How do you know what is in your food? If you're like most consumers, you take a look at the information on the back of your food packaging to know the ingredients and nutritional value. But how can you trust that information is correct? Where does that information come from? Someone like Jonathan Griffin, Public Analyst and Lead Analytical Services Manager at Kent Scientific Services in the UK, answers that question.
In a recent interview with FOOD-Lab International Technical, Griffin talks about how an enforcement lab can work within the private sector to identify nutritional information and prevent food adulteration.
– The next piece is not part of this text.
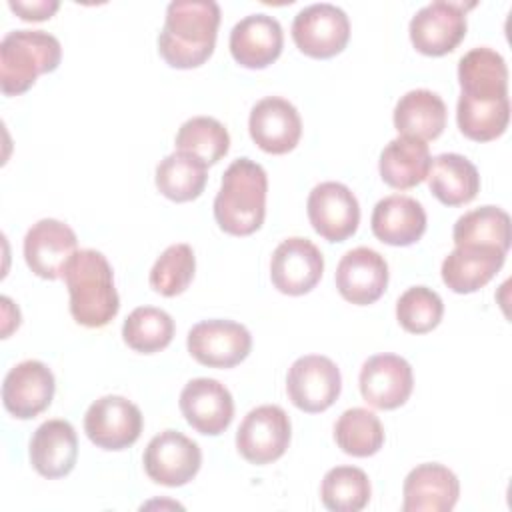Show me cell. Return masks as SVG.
Listing matches in <instances>:
<instances>
[{"instance_id":"5b68a950","label":"cell","mask_w":512,"mask_h":512,"mask_svg":"<svg viewBox=\"0 0 512 512\" xmlns=\"http://www.w3.org/2000/svg\"><path fill=\"white\" fill-rule=\"evenodd\" d=\"M350 38V20L342 8L330 2L304 6L292 20V40L300 52L312 58H332L344 50Z\"/></svg>"},{"instance_id":"f546056e","label":"cell","mask_w":512,"mask_h":512,"mask_svg":"<svg viewBox=\"0 0 512 512\" xmlns=\"http://www.w3.org/2000/svg\"><path fill=\"white\" fill-rule=\"evenodd\" d=\"M452 238L456 246H492L508 252L510 216L498 206L474 208L456 220Z\"/></svg>"},{"instance_id":"d6986e66","label":"cell","mask_w":512,"mask_h":512,"mask_svg":"<svg viewBox=\"0 0 512 512\" xmlns=\"http://www.w3.org/2000/svg\"><path fill=\"white\" fill-rule=\"evenodd\" d=\"M248 130L258 148L268 154H286L302 136V120L294 104L280 96L258 100L248 118Z\"/></svg>"},{"instance_id":"83f0119b","label":"cell","mask_w":512,"mask_h":512,"mask_svg":"<svg viewBox=\"0 0 512 512\" xmlns=\"http://www.w3.org/2000/svg\"><path fill=\"white\" fill-rule=\"evenodd\" d=\"M394 126L400 136L434 140L446 128V104L432 90H410L396 102Z\"/></svg>"},{"instance_id":"836d02e7","label":"cell","mask_w":512,"mask_h":512,"mask_svg":"<svg viewBox=\"0 0 512 512\" xmlns=\"http://www.w3.org/2000/svg\"><path fill=\"white\" fill-rule=\"evenodd\" d=\"M370 494V480L356 466L330 468L320 486L322 504L332 512H358L368 504Z\"/></svg>"},{"instance_id":"5bb4252c","label":"cell","mask_w":512,"mask_h":512,"mask_svg":"<svg viewBox=\"0 0 512 512\" xmlns=\"http://www.w3.org/2000/svg\"><path fill=\"white\" fill-rule=\"evenodd\" d=\"M76 252L78 238L74 230L56 218L38 220L24 236V260L36 276L46 280L60 278Z\"/></svg>"},{"instance_id":"4fadbf2b","label":"cell","mask_w":512,"mask_h":512,"mask_svg":"<svg viewBox=\"0 0 512 512\" xmlns=\"http://www.w3.org/2000/svg\"><path fill=\"white\" fill-rule=\"evenodd\" d=\"M322 272L324 256L308 238L282 240L270 258V280L278 292L288 296L310 292L320 282Z\"/></svg>"},{"instance_id":"8fae6325","label":"cell","mask_w":512,"mask_h":512,"mask_svg":"<svg viewBox=\"0 0 512 512\" xmlns=\"http://www.w3.org/2000/svg\"><path fill=\"white\" fill-rule=\"evenodd\" d=\"M144 470L148 478L162 486H184L200 470V446L178 430H164L156 434L144 450Z\"/></svg>"},{"instance_id":"7a4b0ae2","label":"cell","mask_w":512,"mask_h":512,"mask_svg":"<svg viewBox=\"0 0 512 512\" xmlns=\"http://www.w3.org/2000/svg\"><path fill=\"white\" fill-rule=\"evenodd\" d=\"M62 278L70 294V314L86 328L106 326L120 308L114 272L98 250H78L66 264Z\"/></svg>"},{"instance_id":"ffe728a7","label":"cell","mask_w":512,"mask_h":512,"mask_svg":"<svg viewBox=\"0 0 512 512\" xmlns=\"http://www.w3.org/2000/svg\"><path fill=\"white\" fill-rule=\"evenodd\" d=\"M404 512H450L460 496L456 474L438 462L412 468L402 486Z\"/></svg>"},{"instance_id":"d6a6232c","label":"cell","mask_w":512,"mask_h":512,"mask_svg":"<svg viewBox=\"0 0 512 512\" xmlns=\"http://www.w3.org/2000/svg\"><path fill=\"white\" fill-rule=\"evenodd\" d=\"M122 338L132 350L142 354L164 350L174 338V320L162 308L138 306L126 316Z\"/></svg>"},{"instance_id":"30bf717a","label":"cell","mask_w":512,"mask_h":512,"mask_svg":"<svg viewBox=\"0 0 512 512\" xmlns=\"http://www.w3.org/2000/svg\"><path fill=\"white\" fill-rule=\"evenodd\" d=\"M140 408L124 396L108 394L94 400L84 414V432L92 444L104 450H124L142 432Z\"/></svg>"},{"instance_id":"ac0fdd59","label":"cell","mask_w":512,"mask_h":512,"mask_svg":"<svg viewBox=\"0 0 512 512\" xmlns=\"http://www.w3.org/2000/svg\"><path fill=\"white\" fill-rule=\"evenodd\" d=\"M180 410L196 432L218 436L234 418V400L222 382L194 378L180 392Z\"/></svg>"},{"instance_id":"277c9868","label":"cell","mask_w":512,"mask_h":512,"mask_svg":"<svg viewBox=\"0 0 512 512\" xmlns=\"http://www.w3.org/2000/svg\"><path fill=\"white\" fill-rule=\"evenodd\" d=\"M62 58L56 36L44 30H12L0 42V88L6 96L26 92L40 74L54 72Z\"/></svg>"},{"instance_id":"ba28073f","label":"cell","mask_w":512,"mask_h":512,"mask_svg":"<svg viewBox=\"0 0 512 512\" xmlns=\"http://www.w3.org/2000/svg\"><path fill=\"white\" fill-rule=\"evenodd\" d=\"M290 418L276 404L252 408L236 432V448L250 464H270L278 460L290 444Z\"/></svg>"},{"instance_id":"cb8c5ba5","label":"cell","mask_w":512,"mask_h":512,"mask_svg":"<svg viewBox=\"0 0 512 512\" xmlns=\"http://www.w3.org/2000/svg\"><path fill=\"white\" fill-rule=\"evenodd\" d=\"M506 252L492 246H456L442 262V280L456 294L486 286L502 268Z\"/></svg>"},{"instance_id":"9a60e30c","label":"cell","mask_w":512,"mask_h":512,"mask_svg":"<svg viewBox=\"0 0 512 512\" xmlns=\"http://www.w3.org/2000/svg\"><path fill=\"white\" fill-rule=\"evenodd\" d=\"M360 394L378 410L402 406L414 388L412 366L398 354H374L360 368Z\"/></svg>"},{"instance_id":"e575fe53","label":"cell","mask_w":512,"mask_h":512,"mask_svg":"<svg viewBox=\"0 0 512 512\" xmlns=\"http://www.w3.org/2000/svg\"><path fill=\"white\" fill-rule=\"evenodd\" d=\"M230 134L222 122L210 116L186 120L176 134V150L188 152L206 164H216L228 154Z\"/></svg>"},{"instance_id":"484cf974","label":"cell","mask_w":512,"mask_h":512,"mask_svg":"<svg viewBox=\"0 0 512 512\" xmlns=\"http://www.w3.org/2000/svg\"><path fill=\"white\" fill-rule=\"evenodd\" d=\"M432 164L428 144L420 138L398 136L380 152L378 170L382 180L398 190H408L426 180Z\"/></svg>"},{"instance_id":"9c48e42d","label":"cell","mask_w":512,"mask_h":512,"mask_svg":"<svg viewBox=\"0 0 512 512\" xmlns=\"http://www.w3.org/2000/svg\"><path fill=\"white\" fill-rule=\"evenodd\" d=\"M342 390L338 366L320 354H306L294 360L286 376V392L292 404L316 414L330 408Z\"/></svg>"},{"instance_id":"7402d4cb","label":"cell","mask_w":512,"mask_h":512,"mask_svg":"<svg viewBox=\"0 0 512 512\" xmlns=\"http://www.w3.org/2000/svg\"><path fill=\"white\" fill-rule=\"evenodd\" d=\"M30 462L44 478H62L72 472L78 460L76 430L68 420H46L30 438Z\"/></svg>"},{"instance_id":"603a6c76","label":"cell","mask_w":512,"mask_h":512,"mask_svg":"<svg viewBox=\"0 0 512 512\" xmlns=\"http://www.w3.org/2000/svg\"><path fill=\"white\" fill-rule=\"evenodd\" d=\"M370 226L380 242L390 246H410L426 232V212L416 198L392 194L376 202Z\"/></svg>"},{"instance_id":"4316f807","label":"cell","mask_w":512,"mask_h":512,"mask_svg":"<svg viewBox=\"0 0 512 512\" xmlns=\"http://www.w3.org/2000/svg\"><path fill=\"white\" fill-rule=\"evenodd\" d=\"M426 178L430 192L446 206L468 204L480 190V174L476 166L456 152H444L432 158Z\"/></svg>"},{"instance_id":"3957f363","label":"cell","mask_w":512,"mask_h":512,"mask_svg":"<svg viewBox=\"0 0 512 512\" xmlns=\"http://www.w3.org/2000/svg\"><path fill=\"white\" fill-rule=\"evenodd\" d=\"M268 176L264 168L250 160H234L222 176L220 190L214 198V218L218 226L232 236L256 232L266 216Z\"/></svg>"},{"instance_id":"1f68e13d","label":"cell","mask_w":512,"mask_h":512,"mask_svg":"<svg viewBox=\"0 0 512 512\" xmlns=\"http://www.w3.org/2000/svg\"><path fill=\"white\" fill-rule=\"evenodd\" d=\"M510 120V100H472L458 98L456 122L460 132L476 142H488L504 134Z\"/></svg>"},{"instance_id":"74e56055","label":"cell","mask_w":512,"mask_h":512,"mask_svg":"<svg viewBox=\"0 0 512 512\" xmlns=\"http://www.w3.org/2000/svg\"><path fill=\"white\" fill-rule=\"evenodd\" d=\"M8 6L22 18V20H46L50 18L60 2L58 0H34V2H26V0H10Z\"/></svg>"},{"instance_id":"e0dca14e","label":"cell","mask_w":512,"mask_h":512,"mask_svg":"<svg viewBox=\"0 0 512 512\" xmlns=\"http://www.w3.org/2000/svg\"><path fill=\"white\" fill-rule=\"evenodd\" d=\"M334 280L344 300L366 306L384 294L388 286V264L380 252L358 246L340 258Z\"/></svg>"},{"instance_id":"d590c367","label":"cell","mask_w":512,"mask_h":512,"mask_svg":"<svg viewBox=\"0 0 512 512\" xmlns=\"http://www.w3.org/2000/svg\"><path fill=\"white\" fill-rule=\"evenodd\" d=\"M194 270V250L188 244H172L156 258L150 270V286L162 296H178L192 282Z\"/></svg>"},{"instance_id":"7c38bea8","label":"cell","mask_w":512,"mask_h":512,"mask_svg":"<svg viewBox=\"0 0 512 512\" xmlns=\"http://www.w3.org/2000/svg\"><path fill=\"white\" fill-rule=\"evenodd\" d=\"M306 212L312 228L328 242L350 238L360 224V204L342 182L316 184L308 194Z\"/></svg>"},{"instance_id":"4dcf8cb0","label":"cell","mask_w":512,"mask_h":512,"mask_svg":"<svg viewBox=\"0 0 512 512\" xmlns=\"http://www.w3.org/2000/svg\"><path fill=\"white\" fill-rule=\"evenodd\" d=\"M334 440L342 452L356 458H366L382 448L384 428L372 410L356 406L344 410L336 420Z\"/></svg>"},{"instance_id":"44dd1931","label":"cell","mask_w":512,"mask_h":512,"mask_svg":"<svg viewBox=\"0 0 512 512\" xmlns=\"http://www.w3.org/2000/svg\"><path fill=\"white\" fill-rule=\"evenodd\" d=\"M282 44L280 22L264 12L244 16L230 32L232 58L246 68H266L280 56Z\"/></svg>"},{"instance_id":"52a82bcc","label":"cell","mask_w":512,"mask_h":512,"mask_svg":"<svg viewBox=\"0 0 512 512\" xmlns=\"http://www.w3.org/2000/svg\"><path fill=\"white\" fill-rule=\"evenodd\" d=\"M186 346L190 356L204 366L232 368L250 354L252 336L240 322L212 318L190 328Z\"/></svg>"},{"instance_id":"6da1fadb","label":"cell","mask_w":512,"mask_h":512,"mask_svg":"<svg viewBox=\"0 0 512 512\" xmlns=\"http://www.w3.org/2000/svg\"><path fill=\"white\" fill-rule=\"evenodd\" d=\"M220 6L214 0H172L158 34V52L174 68L204 64L216 46Z\"/></svg>"},{"instance_id":"8d00e7d4","label":"cell","mask_w":512,"mask_h":512,"mask_svg":"<svg viewBox=\"0 0 512 512\" xmlns=\"http://www.w3.org/2000/svg\"><path fill=\"white\" fill-rule=\"evenodd\" d=\"M444 314L438 292L428 286H412L396 300L398 324L410 334H426L434 330Z\"/></svg>"},{"instance_id":"f1b7e54d","label":"cell","mask_w":512,"mask_h":512,"mask_svg":"<svg viewBox=\"0 0 512 512\" xmlns=\"http://www.w3.org/2000/svg\"><path fill=\"white\" fill-rule=\"evenodd\" d=\"M206 166L200 158L176 150L156 166V188L174 202H190L204 192Z\"/></svg>"},{"instance_id":"d4e9b609","label":"cell","mask_w":512,"mask_h":512,"mask_svg":"<svg viewBox=\"0 0 512 512\" xmlns=\"http://www.w3.org/2000/svg\"><path fill=\"white\" fill-rule=\"evenodd\" d=\"M458 82L460 96L472 100L508 98L506 60L492 48H472L458 62Z\"/></svg>"},{"instance_id":"2e32d148","label":"cell","mask_w":512,"mask_h":512,"mask_svg":"<svg viewBox=\"0 0 512 512\" xmlns=\"http://www.w3.org/2000/svg\"><path fill=\"white\" fill-rule=\"evenodd\" d=\"M54 388V374L44 362L24 360L4 376L2 402L12 416L30 420L50 406Z\"/></svg>"},{"instance_id":"8992f818","label":"cell","mask_w":512,"mask_h":512,"mask_svg":"<svg viewBox=\"0 0 512 512\" xmlns=\"http://www.w3.org/2000/svg\"><path fill=\"white\" fill-rule=\"evenodd\" d=\"M472 6L448 0H434L422 6L408 26L414 48L426 56L452 52L466 36V8Z\"/></svg>"}]
</instances>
The Public Analyst services in the UK can trace their history back to 1860, when the first laws against food adulteration came into force. At this time, suppliers were not above adding things like plaster to their bread to make it whiter (and stretch their flour) or borax to milk to cut the sour taste as it went bad. Food adulteration was a rampant epidemic that killed many people, especially children. As laws came into effect, offenders were named and shamed in public magazines to inform the people of the danger and who to avoid. As the legislation increased, so too did the demand for laboratories. In the 1950s, the Association of Public Analysts and their network of laboratories across the UK were created to test samples submitted by local authorities for food, agriculture, and consumer product safety and consumption.
In more recent years, the number of laboratories operated by the Association of Public Analysts decreased. Where there used to be over thirty labs, now there are only nine across the whole of Great Britain. With fewer labs, the scientists are expected to do more, faster, with fewer people. The Kent Scientific Services lab itself analyzes around 10,000 samples a year, both for the government and for private companies. In the past, enforcement labs were not allowed to work in the private sector, but now it is recognized that by testing samples for the companies before they hit the market, the public is better protected from dangerous or adulterated substances. By being able to test private samples on the same equipment and at the same high standards as the enforcement samples, Kent Scientific Services is able to position itself well in a competitive market.
Part of their success, Griffin attributes to the LECO products in his lab. 20-25% of the samples run through their instruments are tested for moisture content. It's a straightforward but key test, important for determining the nutritional accuracy of the samples. When it comes to moisture testing, they only use the LECO TGM800 for automated testing, though they are capable of more traditional, slower manual testing if there is a need to cross-check their results. They also use a LECO TruSpec and the latest FP828 protein analyzer which uses a Dumas method. All of their LECO instruments stand up to the rigors of the legal process, underpinning their accreditation to operate as an Official Control Laboratory. They bought their first device from LECO nearly 30 years ago and have continued to be pleased with the service and accuracy provided.
Nearly 5-10% of all the samples tested in Kent Scientific Services' laboratory are found to have some form of adulteration, and it's fairly consistent across the board. As prices go up for ingredients and components, one way suppliers try to save money and cut costs is by reducing or adulterating their products. Kent Scientific Services uses LECO instruments to make sure customers aren't misled about what, exactly, is in their food.